The task — Find every line in the entries that holds the string "masalan" and report it.

Given data —
━━━━━━━━━━━━━━━━━━━━━━━━━━━━━━

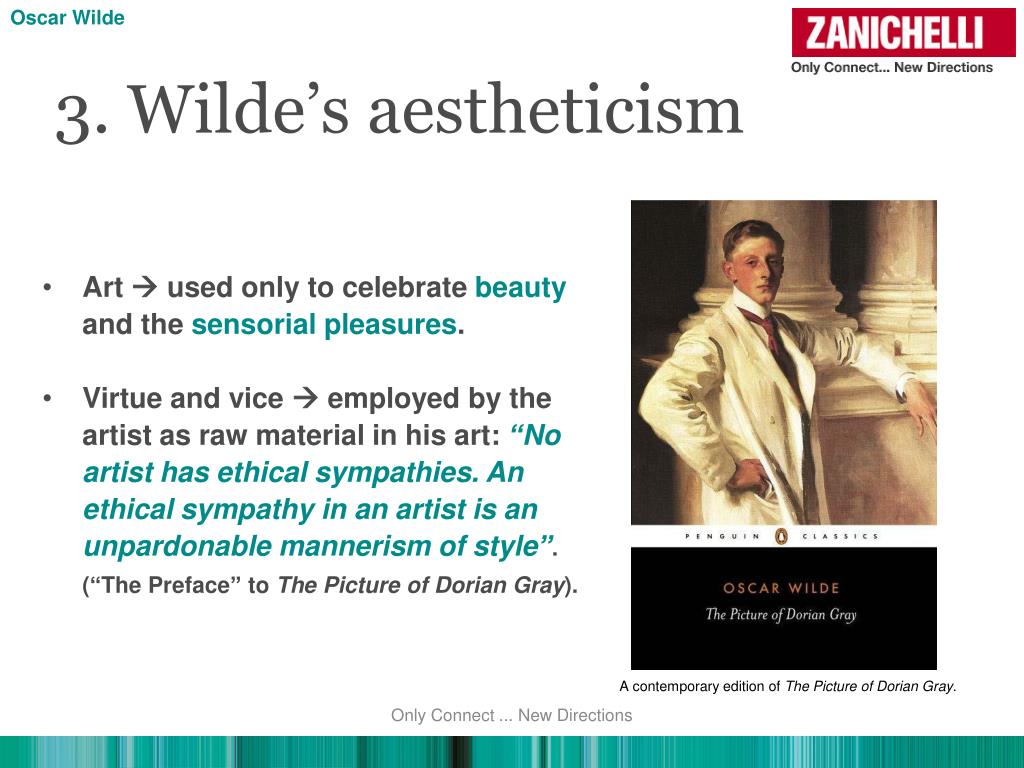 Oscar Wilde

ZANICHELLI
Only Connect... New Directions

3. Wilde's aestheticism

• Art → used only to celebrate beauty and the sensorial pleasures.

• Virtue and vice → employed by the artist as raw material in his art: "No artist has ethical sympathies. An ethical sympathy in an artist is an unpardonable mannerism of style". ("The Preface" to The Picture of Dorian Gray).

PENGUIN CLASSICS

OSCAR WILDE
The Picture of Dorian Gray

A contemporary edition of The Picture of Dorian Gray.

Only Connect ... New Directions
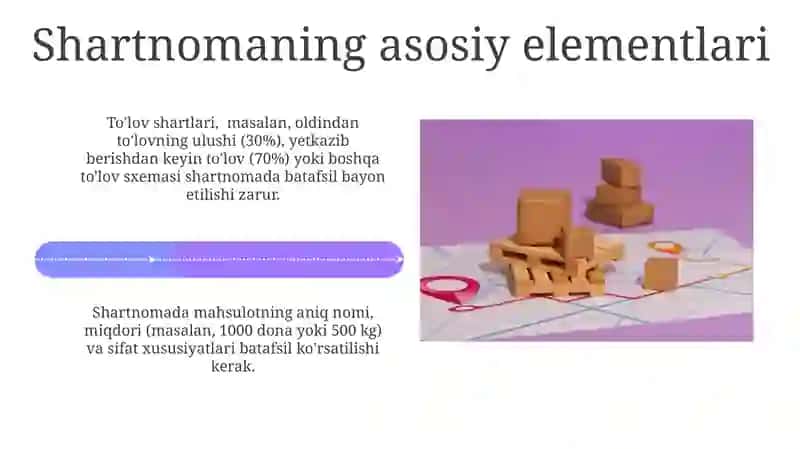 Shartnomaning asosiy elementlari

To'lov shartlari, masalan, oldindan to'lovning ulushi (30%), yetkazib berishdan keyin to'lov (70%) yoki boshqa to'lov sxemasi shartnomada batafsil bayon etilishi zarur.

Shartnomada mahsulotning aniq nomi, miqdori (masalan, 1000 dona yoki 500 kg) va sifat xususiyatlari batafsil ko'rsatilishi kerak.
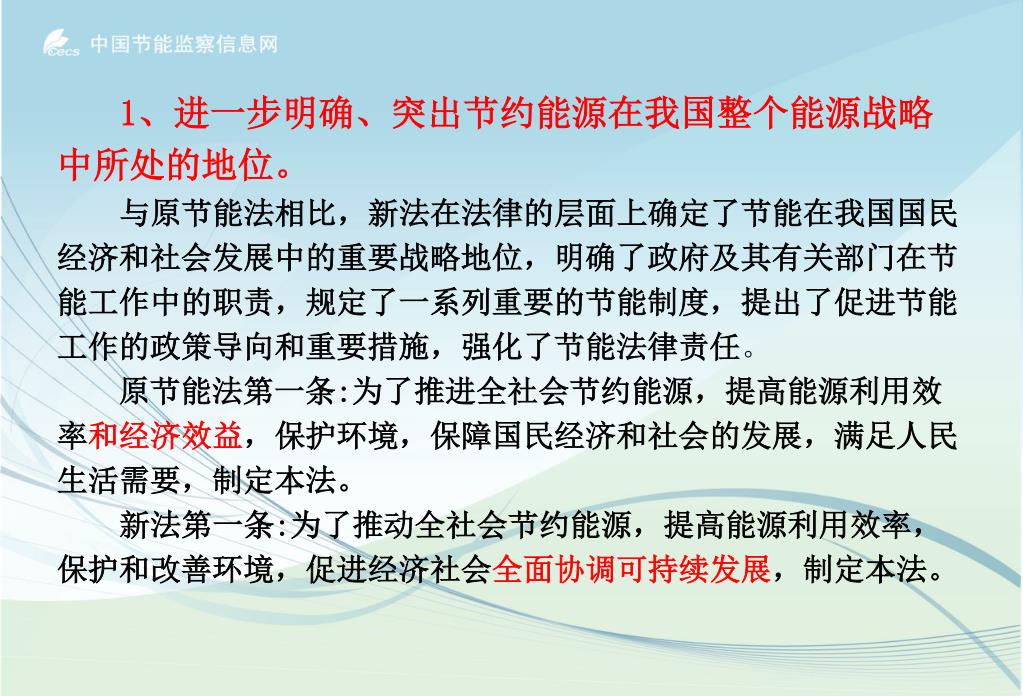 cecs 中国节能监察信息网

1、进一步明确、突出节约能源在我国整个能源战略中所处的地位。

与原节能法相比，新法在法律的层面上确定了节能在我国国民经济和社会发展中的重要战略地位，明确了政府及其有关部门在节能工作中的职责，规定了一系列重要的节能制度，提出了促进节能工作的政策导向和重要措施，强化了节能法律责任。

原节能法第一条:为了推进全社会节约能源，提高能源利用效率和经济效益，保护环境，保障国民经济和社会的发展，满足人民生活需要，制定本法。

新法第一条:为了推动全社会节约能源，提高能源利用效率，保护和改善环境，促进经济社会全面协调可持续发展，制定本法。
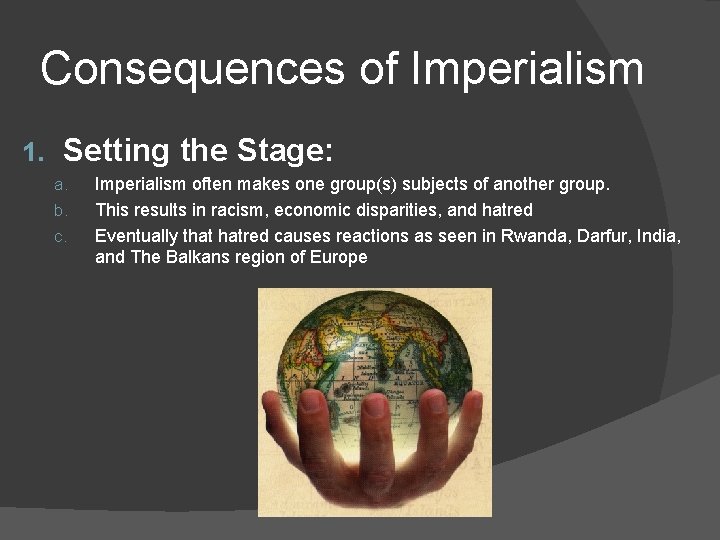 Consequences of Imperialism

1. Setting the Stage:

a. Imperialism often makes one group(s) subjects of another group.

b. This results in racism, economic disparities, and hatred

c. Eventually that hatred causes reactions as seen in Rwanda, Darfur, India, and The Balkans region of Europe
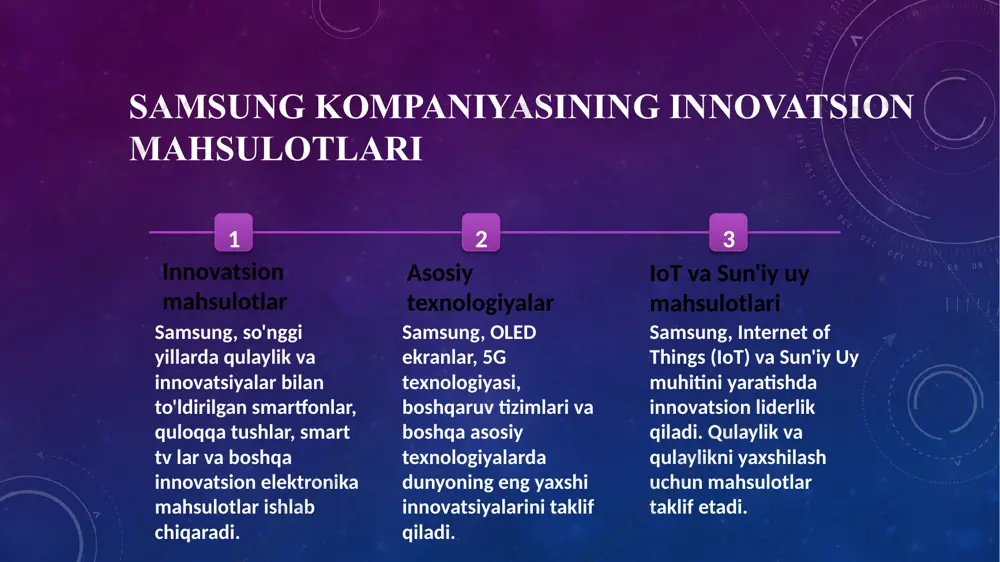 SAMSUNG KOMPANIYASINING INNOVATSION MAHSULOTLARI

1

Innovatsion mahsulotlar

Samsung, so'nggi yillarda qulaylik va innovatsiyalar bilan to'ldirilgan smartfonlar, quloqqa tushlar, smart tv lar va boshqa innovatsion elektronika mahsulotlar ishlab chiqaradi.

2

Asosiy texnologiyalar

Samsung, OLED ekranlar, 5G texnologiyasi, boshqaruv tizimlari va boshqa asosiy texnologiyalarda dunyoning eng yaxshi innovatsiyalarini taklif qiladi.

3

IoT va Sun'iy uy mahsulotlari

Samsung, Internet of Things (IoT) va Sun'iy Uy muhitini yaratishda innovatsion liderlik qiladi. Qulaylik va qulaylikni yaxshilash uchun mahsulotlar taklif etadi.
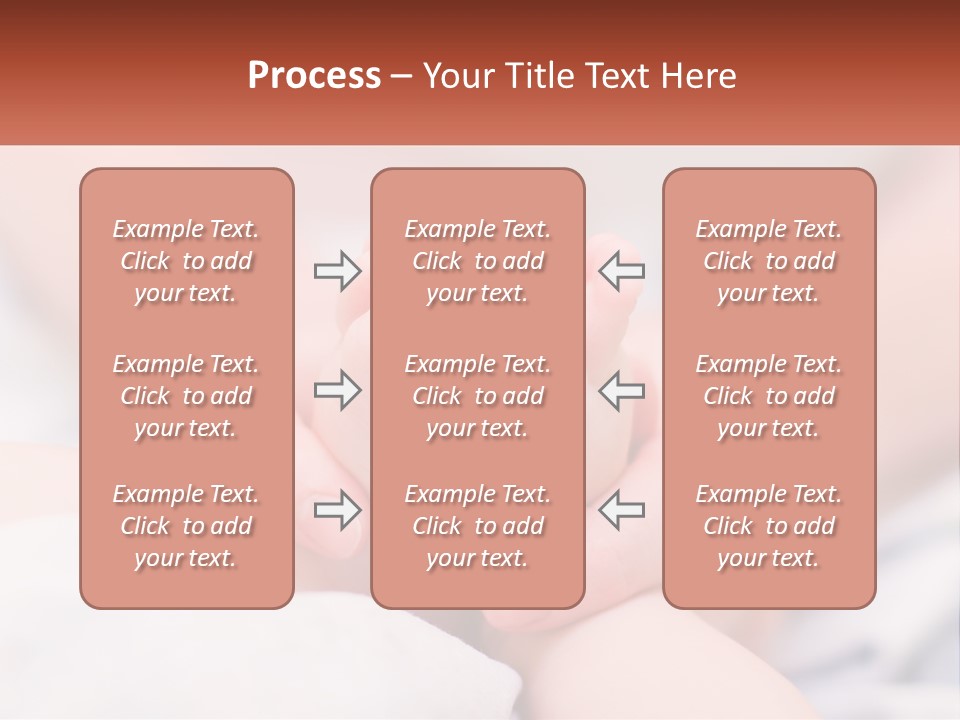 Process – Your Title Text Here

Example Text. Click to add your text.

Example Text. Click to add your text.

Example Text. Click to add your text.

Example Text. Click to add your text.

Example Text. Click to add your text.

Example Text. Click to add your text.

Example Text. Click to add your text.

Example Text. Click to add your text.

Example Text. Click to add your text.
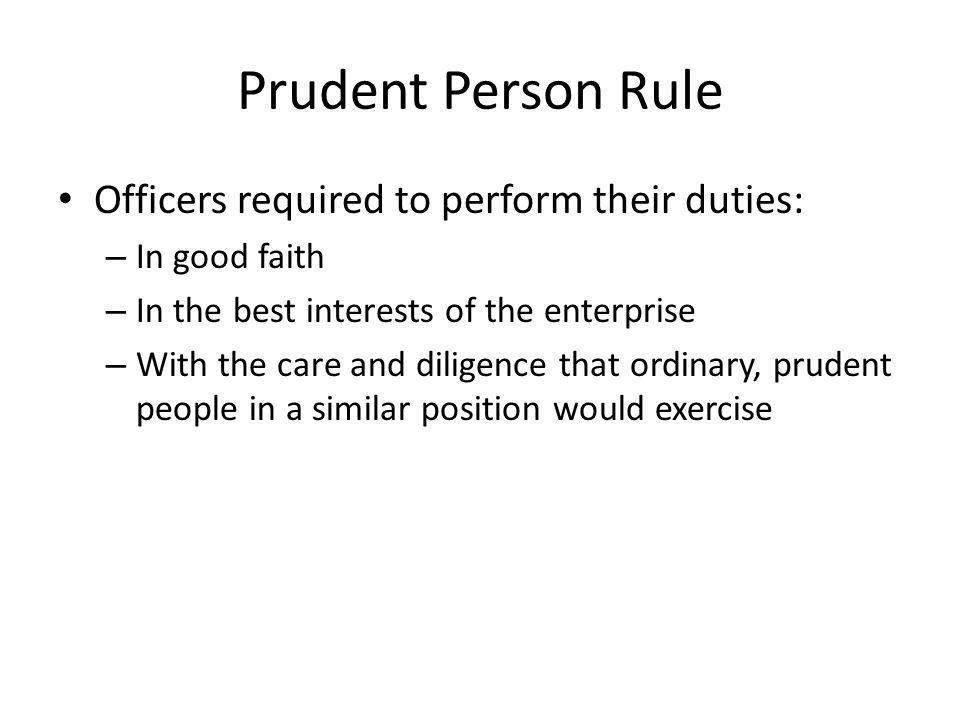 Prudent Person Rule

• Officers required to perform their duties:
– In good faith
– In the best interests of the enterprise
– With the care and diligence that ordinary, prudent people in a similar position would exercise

━━━━━━━━━━━━━━━━━━━━━━━━━━━━━━

Final answer —
To'lov shartlari, masalan, oldindan to'lovning ulushi (30%), yetkazib berishdan keyin to'lov (70%) yoki boshqa to'lov sxemasi shartnomada batafsil bayon etilishi zarur.
Shartnomada mahsulotning aniq nomi, miqdori (masalan, 1000 dona yoki 500 kg) va sifat xususiyatlari batafsil ko'rsatilishi kerak.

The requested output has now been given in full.